Il l’a fait avec l’aval du Gouvernement représenté par Monsieur Xavier Bertrand.
Il s’agissait selon les auteurs de cette modification d’éviter que les personnes de 65 ans souhaitant travailler plus longtemps ne soient discriminées.
Louable intention : on modifie l’âge plafond sans toucher l’âge légal. On invite à cotiser plus sans y obliger. « Le travailler plus pour gagner plus » ressuscité après quelques mois de léthargie. L’idée est astucieuse. Mais elle cache mal la réalité des faits.
Personne n’est dupe d’une proposition qui vise à palier à la baisse des taux de remplacement par une augmentation brutale de la durée de cotisation.
On nous dira qu’il ne s’agit que d’un volontariat choisi et non subi. On nous dira qu’il s’agit d’une permission et non d’une obligation. Mais c’est faux, car dans les faits, pour obtenir une retraite décente, bien des salariés devront travailler plus longtemps.
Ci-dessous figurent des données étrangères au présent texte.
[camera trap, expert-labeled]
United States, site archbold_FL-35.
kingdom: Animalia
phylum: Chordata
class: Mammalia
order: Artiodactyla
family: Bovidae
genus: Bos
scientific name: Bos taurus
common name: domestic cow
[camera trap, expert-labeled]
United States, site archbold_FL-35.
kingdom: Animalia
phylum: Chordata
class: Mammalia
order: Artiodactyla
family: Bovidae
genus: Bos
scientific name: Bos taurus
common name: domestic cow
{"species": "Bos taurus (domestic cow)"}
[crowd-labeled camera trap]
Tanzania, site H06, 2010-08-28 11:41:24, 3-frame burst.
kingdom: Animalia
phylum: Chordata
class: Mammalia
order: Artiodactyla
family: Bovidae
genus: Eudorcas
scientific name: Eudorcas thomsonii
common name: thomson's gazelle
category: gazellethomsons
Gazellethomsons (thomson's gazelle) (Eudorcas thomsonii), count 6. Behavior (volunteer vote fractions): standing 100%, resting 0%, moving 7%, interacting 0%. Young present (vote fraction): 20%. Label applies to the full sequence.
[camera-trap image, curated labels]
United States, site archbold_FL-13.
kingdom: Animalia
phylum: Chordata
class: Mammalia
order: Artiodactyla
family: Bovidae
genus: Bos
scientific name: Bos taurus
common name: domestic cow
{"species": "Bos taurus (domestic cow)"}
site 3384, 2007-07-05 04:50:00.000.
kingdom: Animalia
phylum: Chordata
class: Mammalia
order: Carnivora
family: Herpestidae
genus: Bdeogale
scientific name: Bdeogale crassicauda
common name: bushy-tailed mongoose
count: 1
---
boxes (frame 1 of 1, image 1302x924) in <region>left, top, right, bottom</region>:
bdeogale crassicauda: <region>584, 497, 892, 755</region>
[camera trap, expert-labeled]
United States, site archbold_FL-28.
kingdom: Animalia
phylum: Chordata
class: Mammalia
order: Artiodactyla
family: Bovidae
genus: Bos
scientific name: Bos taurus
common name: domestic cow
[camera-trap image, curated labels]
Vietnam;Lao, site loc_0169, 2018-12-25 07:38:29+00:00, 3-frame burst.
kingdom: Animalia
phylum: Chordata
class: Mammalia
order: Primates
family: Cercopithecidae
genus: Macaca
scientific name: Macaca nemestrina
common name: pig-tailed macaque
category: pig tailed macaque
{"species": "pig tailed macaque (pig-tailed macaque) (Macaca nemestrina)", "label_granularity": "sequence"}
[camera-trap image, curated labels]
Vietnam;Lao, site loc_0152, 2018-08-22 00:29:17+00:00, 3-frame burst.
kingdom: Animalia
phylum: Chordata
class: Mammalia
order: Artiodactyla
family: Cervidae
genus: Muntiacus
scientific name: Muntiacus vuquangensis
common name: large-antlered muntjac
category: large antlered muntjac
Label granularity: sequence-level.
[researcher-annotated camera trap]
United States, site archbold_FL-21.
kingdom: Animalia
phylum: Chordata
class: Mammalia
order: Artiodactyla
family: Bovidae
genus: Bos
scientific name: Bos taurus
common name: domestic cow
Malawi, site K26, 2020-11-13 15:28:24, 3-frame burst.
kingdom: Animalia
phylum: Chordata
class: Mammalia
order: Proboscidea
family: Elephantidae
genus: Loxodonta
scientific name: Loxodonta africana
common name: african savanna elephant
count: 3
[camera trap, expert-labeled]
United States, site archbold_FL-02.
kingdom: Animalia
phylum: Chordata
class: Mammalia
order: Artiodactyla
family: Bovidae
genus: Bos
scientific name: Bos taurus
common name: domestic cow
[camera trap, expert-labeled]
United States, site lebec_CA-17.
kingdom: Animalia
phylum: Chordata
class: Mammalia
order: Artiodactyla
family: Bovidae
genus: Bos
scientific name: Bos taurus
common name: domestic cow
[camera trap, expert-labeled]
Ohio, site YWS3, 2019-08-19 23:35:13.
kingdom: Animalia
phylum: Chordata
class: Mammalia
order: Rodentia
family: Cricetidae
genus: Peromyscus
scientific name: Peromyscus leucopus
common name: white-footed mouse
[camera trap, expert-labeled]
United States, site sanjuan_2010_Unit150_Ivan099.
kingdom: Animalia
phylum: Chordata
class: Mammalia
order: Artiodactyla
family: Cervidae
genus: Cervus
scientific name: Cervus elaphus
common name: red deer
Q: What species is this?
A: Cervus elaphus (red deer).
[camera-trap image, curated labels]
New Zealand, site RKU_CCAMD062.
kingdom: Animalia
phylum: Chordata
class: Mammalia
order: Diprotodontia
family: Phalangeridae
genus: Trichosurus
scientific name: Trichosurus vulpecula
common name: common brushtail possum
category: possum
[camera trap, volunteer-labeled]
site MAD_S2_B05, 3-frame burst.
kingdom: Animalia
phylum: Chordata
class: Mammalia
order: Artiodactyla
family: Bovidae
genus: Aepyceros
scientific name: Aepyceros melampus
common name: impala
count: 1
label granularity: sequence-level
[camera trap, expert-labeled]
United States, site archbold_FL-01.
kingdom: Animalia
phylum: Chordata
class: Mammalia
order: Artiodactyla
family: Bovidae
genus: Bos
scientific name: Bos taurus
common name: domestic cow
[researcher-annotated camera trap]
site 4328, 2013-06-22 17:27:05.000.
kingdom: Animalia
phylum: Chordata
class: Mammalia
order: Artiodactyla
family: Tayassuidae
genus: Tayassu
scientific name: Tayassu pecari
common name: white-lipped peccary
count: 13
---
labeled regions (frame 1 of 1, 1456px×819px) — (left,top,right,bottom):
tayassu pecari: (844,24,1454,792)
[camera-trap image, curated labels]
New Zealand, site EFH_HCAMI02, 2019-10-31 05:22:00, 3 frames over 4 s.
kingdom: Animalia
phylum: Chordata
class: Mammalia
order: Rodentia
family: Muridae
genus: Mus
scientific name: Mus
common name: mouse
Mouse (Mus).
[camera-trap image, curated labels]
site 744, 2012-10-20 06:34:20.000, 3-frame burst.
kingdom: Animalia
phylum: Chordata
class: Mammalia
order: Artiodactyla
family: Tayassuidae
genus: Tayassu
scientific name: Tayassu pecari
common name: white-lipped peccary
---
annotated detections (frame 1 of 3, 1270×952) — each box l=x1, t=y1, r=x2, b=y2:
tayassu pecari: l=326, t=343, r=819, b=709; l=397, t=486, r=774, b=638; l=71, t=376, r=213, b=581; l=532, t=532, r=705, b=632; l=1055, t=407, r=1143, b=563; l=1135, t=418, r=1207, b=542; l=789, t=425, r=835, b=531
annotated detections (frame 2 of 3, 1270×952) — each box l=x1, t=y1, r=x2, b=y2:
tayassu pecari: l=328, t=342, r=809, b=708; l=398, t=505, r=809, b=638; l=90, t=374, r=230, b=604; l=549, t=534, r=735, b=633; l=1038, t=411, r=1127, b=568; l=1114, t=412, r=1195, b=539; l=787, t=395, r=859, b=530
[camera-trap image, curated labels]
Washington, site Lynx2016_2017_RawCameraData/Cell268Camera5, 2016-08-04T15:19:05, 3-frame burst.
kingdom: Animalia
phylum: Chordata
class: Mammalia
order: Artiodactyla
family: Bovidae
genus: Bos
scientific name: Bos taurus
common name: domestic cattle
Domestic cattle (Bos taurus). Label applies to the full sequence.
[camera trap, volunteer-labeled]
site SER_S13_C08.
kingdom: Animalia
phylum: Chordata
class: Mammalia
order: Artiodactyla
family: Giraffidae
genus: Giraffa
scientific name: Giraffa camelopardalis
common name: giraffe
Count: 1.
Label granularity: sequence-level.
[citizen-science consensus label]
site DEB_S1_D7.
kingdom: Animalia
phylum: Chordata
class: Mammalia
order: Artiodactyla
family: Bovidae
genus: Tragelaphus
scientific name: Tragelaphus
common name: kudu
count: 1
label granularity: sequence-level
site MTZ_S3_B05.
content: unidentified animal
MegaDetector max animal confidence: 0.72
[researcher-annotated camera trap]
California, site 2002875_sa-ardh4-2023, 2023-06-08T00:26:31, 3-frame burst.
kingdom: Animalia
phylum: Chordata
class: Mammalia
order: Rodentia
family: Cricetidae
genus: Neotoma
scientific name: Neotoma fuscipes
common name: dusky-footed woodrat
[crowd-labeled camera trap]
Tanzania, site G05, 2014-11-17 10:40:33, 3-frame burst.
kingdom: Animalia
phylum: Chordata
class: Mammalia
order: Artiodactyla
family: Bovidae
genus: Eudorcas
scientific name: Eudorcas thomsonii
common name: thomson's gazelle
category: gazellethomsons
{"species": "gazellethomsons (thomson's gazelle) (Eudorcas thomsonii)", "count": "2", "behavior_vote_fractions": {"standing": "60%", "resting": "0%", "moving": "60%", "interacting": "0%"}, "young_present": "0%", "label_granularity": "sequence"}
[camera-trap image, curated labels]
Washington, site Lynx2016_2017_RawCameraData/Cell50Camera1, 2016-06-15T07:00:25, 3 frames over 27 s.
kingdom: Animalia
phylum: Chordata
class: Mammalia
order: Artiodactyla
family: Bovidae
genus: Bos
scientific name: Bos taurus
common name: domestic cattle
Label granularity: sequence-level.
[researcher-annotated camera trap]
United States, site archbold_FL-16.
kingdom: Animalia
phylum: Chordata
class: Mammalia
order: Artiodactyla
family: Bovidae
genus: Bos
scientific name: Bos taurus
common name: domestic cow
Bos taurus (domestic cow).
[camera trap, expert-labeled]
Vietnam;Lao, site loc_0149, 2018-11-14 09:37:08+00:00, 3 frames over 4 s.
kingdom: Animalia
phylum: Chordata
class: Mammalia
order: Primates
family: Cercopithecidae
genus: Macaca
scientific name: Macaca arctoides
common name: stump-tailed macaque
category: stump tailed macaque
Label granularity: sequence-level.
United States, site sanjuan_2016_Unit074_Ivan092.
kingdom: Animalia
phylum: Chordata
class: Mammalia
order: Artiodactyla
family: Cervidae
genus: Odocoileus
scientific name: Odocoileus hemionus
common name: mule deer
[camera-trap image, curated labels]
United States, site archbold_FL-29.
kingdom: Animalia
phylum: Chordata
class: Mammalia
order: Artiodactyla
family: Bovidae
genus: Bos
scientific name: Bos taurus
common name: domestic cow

C’est tout l’échec de la réforme Fillon, emportée par le recours massif aux débauches anticipées et aux préretraites qui fait de la France le pays d’Europe où les plus de 55 ans travaillent le moins ! En cela, la perspective d’un départ reporté à 70 ans est une provocation inutile.
Le Gouvernement ne tient déjà pas ses objectifs financiers avec une branche vieillesse de la sécurité sociale annoncée à 5 milliards d’€ de déficit en 2009, il pourrait avoir la décence de ne pas verser dans la surenchère gratuite.
Qui peut croire que les salariés décident eux-mêmes, selon leur bon vouloir, de leur date de départ en retraite ?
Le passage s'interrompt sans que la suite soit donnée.